Note that `calcN!()`

needs to have the above argument structure. With `L`

and `calcN!`

in hand we can construct our problem's equation:

`equation = FourierFlows.Equation(L, calcN!, grid)`

```
Equation
├──────── linear coefficients: L
│ ├───type: Float64
│ └───size: (17,)
├───────────── nonlinear term: calcN!()
└─── type of state vector sol: ComplexF64
```

Last, we have to pick a time-stepper and a time-step `dt`

and gather everything a FourierFlows's `Problem`

.

Time-steppers are prescribed via a string.

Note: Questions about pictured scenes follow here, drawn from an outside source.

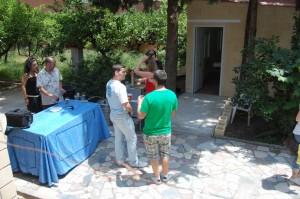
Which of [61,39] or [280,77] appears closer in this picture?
[280,77]

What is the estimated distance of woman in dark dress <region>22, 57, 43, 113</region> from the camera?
6172mm

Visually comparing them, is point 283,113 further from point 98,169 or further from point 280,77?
point 98,169

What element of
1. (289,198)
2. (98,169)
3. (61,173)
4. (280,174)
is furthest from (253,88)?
(61,173)

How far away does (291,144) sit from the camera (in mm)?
6156

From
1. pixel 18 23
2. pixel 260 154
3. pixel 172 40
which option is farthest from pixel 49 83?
pixel 18 23

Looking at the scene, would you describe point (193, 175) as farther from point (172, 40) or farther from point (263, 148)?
point (172, 40)

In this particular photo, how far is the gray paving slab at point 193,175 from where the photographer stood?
4711mm

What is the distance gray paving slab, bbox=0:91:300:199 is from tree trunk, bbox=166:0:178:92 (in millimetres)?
2038

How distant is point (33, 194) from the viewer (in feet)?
15.3

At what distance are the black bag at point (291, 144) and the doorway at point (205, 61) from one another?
3.92m

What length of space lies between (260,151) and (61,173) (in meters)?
3.75

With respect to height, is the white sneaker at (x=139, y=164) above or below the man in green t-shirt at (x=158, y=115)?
below

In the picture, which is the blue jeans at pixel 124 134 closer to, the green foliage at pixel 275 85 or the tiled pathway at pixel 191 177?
the tiled pathway at pixel 191 177

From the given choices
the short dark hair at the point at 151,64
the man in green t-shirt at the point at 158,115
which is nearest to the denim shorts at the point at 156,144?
the man in green t-shirt at the point at 158,115
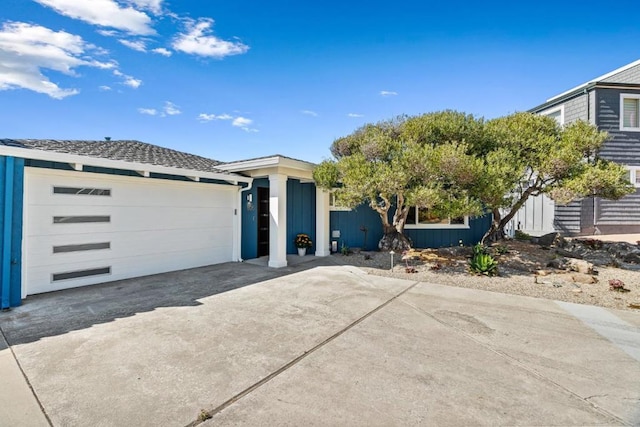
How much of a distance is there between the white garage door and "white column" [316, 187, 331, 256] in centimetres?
305

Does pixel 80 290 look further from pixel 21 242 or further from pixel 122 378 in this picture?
pixel 122 378

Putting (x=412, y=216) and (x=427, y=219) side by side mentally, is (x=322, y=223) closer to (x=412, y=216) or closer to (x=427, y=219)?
(x=412, y=216)

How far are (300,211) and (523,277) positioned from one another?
6345 millimetres

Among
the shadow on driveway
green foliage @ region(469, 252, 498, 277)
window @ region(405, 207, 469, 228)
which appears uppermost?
window @ region(405, 207, 469, 228)

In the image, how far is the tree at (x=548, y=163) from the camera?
6738 mm

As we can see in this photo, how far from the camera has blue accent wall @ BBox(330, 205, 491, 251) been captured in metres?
9.96

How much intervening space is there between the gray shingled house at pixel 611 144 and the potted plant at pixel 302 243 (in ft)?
34.4

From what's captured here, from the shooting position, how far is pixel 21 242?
4.70 metres

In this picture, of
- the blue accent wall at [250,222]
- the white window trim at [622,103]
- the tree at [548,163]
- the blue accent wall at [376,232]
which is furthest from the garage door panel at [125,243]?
the white window trim at [622,103]

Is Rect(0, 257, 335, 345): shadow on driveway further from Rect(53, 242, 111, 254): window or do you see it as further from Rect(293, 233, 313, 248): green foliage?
Rect(293, 233, 313, 248): green foliage

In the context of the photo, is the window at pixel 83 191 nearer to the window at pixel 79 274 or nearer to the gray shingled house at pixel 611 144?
the window at pixel 79 274

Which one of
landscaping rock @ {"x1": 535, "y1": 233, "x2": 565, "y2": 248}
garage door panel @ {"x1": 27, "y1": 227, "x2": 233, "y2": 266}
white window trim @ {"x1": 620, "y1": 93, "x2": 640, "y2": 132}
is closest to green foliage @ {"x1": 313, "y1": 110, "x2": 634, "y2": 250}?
landscaping rock @ {"x1": 535, "y1": 233, "x2": 565, "y2": 248}

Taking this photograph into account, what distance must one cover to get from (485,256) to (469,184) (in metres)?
1.81

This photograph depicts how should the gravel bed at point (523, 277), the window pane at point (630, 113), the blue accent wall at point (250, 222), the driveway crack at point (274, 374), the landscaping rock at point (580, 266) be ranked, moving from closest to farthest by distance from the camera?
the driveway crack at point (274, 374) < the gravel bed at point (523, 277) < the landscaping rock at point (580, 266) < the blue accent wall at point (250, 222) < the window pane at point (630, 113)
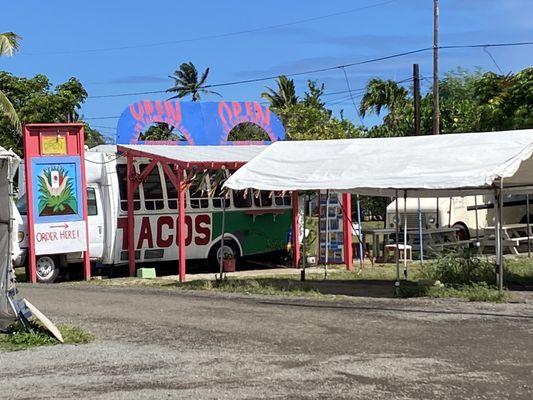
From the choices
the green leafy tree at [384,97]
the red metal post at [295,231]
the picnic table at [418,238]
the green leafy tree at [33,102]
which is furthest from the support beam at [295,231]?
the green leafy tree at [384,97]

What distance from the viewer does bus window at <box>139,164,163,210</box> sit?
57.8 feet

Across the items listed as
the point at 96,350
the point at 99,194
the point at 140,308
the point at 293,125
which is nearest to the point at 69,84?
the point at 293,125

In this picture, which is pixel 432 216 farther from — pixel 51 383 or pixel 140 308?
pixel 51 383

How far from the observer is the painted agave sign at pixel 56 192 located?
53.4 ft

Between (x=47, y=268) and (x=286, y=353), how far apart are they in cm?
1023

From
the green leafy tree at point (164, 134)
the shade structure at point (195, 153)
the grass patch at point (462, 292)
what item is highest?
the green leafy tree at point (164, 134)

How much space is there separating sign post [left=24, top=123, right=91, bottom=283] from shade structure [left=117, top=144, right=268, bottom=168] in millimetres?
1220

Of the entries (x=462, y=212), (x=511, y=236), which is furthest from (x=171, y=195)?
(x=511, y=236)

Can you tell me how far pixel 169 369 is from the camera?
7.05 meters

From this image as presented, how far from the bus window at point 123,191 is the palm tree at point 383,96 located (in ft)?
88.7

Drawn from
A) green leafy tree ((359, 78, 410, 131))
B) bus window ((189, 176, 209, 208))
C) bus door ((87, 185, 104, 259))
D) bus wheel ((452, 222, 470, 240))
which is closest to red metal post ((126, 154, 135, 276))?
bus door ((87, 185, 104, 259))

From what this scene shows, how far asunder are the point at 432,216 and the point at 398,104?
20.9 metres

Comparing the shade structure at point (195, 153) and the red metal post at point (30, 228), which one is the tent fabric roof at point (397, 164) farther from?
the red metal post at point (30, 228)

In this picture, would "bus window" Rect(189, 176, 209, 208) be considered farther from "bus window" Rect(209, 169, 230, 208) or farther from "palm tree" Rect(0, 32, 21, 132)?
"palm tree" Rect(0, 32, 21, 132)
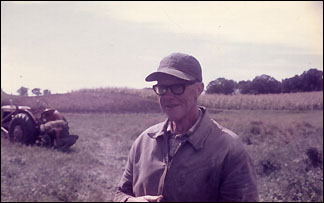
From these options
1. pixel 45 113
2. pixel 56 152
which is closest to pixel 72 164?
pixel 56 152

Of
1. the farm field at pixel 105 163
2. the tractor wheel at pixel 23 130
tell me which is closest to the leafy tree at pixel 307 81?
the farm field at pixel 105 163

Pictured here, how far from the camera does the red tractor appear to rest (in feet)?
29.8

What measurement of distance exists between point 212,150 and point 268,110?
14764 mm

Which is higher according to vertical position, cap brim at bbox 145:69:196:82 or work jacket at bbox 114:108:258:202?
cap brim at bbox 145:69:196:82

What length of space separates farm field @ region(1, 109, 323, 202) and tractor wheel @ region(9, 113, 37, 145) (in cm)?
22

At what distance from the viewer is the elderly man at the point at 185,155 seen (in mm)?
1726

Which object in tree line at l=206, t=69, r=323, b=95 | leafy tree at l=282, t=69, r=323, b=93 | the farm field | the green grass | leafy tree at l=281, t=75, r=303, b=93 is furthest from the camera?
leafy tree at l=282, t=69, r=323, b=93

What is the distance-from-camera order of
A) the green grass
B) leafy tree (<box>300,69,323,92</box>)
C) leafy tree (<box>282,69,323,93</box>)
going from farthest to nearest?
leafy tree (<box>300,69,323,92</box>)
leafy tree (<box>282,69,323,93</box>)
the green grass

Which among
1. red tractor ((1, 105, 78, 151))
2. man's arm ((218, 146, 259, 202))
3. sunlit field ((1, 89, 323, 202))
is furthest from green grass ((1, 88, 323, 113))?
man's arm ((218, 146, 259, 202))

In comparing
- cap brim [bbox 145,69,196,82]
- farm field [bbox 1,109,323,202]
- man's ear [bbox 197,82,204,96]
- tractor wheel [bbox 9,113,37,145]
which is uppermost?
cap brim [bbox 145,69,196,82]

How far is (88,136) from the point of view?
1162 cm

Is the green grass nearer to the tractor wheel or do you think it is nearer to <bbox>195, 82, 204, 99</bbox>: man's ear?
the tractor wheel

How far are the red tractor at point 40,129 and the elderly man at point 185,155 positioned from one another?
7.40 meters

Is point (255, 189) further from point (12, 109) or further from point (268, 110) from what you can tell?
point (268, 110)
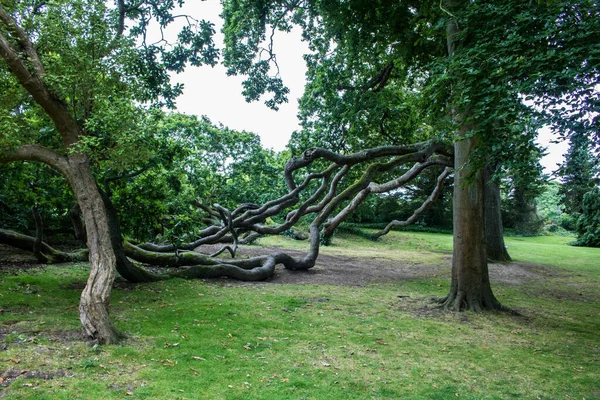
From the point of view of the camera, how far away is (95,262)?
5.35 meters

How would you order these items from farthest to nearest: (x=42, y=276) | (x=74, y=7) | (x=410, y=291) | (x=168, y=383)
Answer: (x=410, y=291)
(x=42, y=276)
(x=74, y=7)
(x=168, y=383)

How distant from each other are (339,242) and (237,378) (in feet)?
63.4

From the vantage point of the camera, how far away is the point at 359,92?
12.0 m

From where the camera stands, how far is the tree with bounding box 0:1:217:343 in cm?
534

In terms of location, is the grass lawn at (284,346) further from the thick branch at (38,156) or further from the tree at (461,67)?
the thick branch at (38,156)

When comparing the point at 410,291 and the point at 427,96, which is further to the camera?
the point at 410,291

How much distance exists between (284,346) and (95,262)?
276cm

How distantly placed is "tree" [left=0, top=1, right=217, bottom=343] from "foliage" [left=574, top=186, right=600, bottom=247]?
26171 mm

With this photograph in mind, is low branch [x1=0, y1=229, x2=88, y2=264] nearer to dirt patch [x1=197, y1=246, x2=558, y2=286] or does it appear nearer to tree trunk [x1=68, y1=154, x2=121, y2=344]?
dirt patch [x1=197, y1=246, x2=558, y2=286]

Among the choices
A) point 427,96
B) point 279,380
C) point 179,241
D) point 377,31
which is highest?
point 377,31

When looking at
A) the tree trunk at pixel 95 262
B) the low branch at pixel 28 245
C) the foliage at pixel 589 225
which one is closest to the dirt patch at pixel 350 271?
the low branch at pixel 28 245

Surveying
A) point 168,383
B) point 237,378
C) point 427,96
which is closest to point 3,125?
point 168,383

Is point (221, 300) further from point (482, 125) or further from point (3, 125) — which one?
point (482, 125)

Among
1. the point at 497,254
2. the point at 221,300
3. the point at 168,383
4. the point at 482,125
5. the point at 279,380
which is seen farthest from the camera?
the point at 497,254
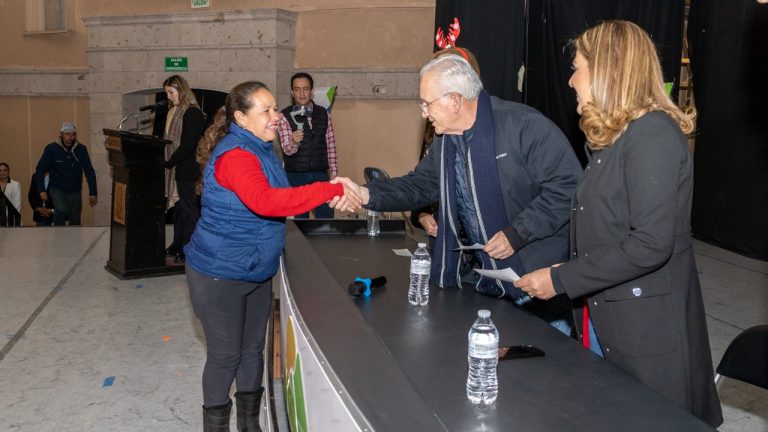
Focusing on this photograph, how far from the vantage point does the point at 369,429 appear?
1593 mm

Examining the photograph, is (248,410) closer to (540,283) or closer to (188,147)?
(540,283)

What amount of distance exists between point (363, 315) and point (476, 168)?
2.55 feet

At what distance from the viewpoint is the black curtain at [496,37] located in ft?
22.3

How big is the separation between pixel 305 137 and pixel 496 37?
85.1 inches

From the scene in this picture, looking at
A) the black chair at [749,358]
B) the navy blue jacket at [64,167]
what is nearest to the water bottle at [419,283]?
the black chair at [749,358]

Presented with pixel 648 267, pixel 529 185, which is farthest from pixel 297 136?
pixel 648 267

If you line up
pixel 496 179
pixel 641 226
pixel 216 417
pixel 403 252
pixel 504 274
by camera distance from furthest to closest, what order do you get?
pixel 403 252
pixel 216 417
pixel 496 179
pixel 504 274
pixel 641 226

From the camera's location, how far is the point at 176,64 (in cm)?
1145

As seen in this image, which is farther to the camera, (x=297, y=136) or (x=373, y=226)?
(x=297, y=136)

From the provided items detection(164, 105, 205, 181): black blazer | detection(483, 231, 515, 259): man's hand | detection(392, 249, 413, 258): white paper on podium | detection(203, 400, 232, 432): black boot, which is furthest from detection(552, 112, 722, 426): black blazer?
detection(164, 105, 205, 181): black blazer

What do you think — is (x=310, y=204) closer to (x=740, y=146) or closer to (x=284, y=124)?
(x=284, y=124)

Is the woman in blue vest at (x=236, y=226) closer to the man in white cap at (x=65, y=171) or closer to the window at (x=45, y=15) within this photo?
the man in white cap at (x=65, y=171)

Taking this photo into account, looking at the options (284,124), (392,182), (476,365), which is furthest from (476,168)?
(284,124)

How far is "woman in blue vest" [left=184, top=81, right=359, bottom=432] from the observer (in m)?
3.14
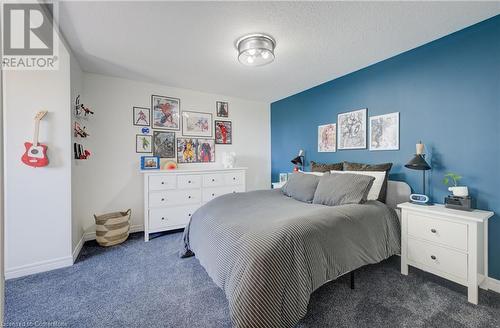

Here we choose `"ForwardEuler"`

time-stepping scheme with a time step of 0.02.

```
stepper, dt = "ForwardEuler", 0.02
prob = FourierFlows.Problem(equation, stepper, dt, grid, vars, params)
```

```
Problem
├─────────── grid: grid (on CPU)
├───── parameters: params
├────── variables: vars
├─── state vector: sol
├─────── equation: eqn
├────────── clock: clock
│ └──── dt: 0.02
└──── timestepper: ForwardEulerTimeStepper
```

For more information and a list of implemented time-stepping schemes see the the following Time-stepping section.

By default, the `Problem`

constructor takes `sol`

a complex valued array filled with zeros with same size as `L`

.

The `prob.clock`

contains the time-step `dt`

and the current `step`

and time `t`

of the simulation:

`prob.clock`

```
Clock
├─── timestep dt: 0.02
├────────── step: 0
└──────── time t: 0.0
```

Let's initiate our problem with, e.g., $u(x, 0) = \cos(\pi x)$, integrate up to $t = 4$ and compare our numerical solution with the analytical solution $u(x, t) = e^{-\alpha t} \cos(\pi x)$.

```
u0 = @. cos(π * grid.x)
using LinearAlgebra: mul!
mul!(prob.sol, grid.rfftplan, u0)
```

Since our time-step is chosen `dt = 0.02`

, we need to step forward `prob`

for $200$ time-steps to reach $t = 4$.

`stepforward!(prob, 200)`

Now let's transform our state vector `sol`

back in physical space

```
using LinearAlgebra: ldiv!
ldiv!(prob.vars.u, grid.rfftplan, prob.sol)
```

and finally, let's plot our solution and compare with the analytical solution:

```
using CairoMakie, Printf
fig = Figure()
ax = Axis(fig[1, 1], xlabel = "x", title = @sprintf("u(x, t=%1.2f)", prob.clock.t))
x = range(-Lx/2, Lx/2, length=200)
lines!(ax, x, @. cos(π * x) * exp(-prob.params.α * 4); label = "analytical")
lines!(ax, x, @. cos(π * x); linestyle = :dash, color = :gray, label = "initial condition")
scatter!(ax, grid.x, prob.vars.u; markersize = 14, color = :salmon, label = "numerical")
axislegend()
```

A good practice is to encompass all functions and type definitions related with a PDE under a single module, e.g.,

```
module MyPDE
...
end # end module
```

For a more elaborate example we urge you to have a look at the `Diffusion`

module located at `src/diffusion.jl`

and also the modules included in the child package GeophysicalFlows.jl.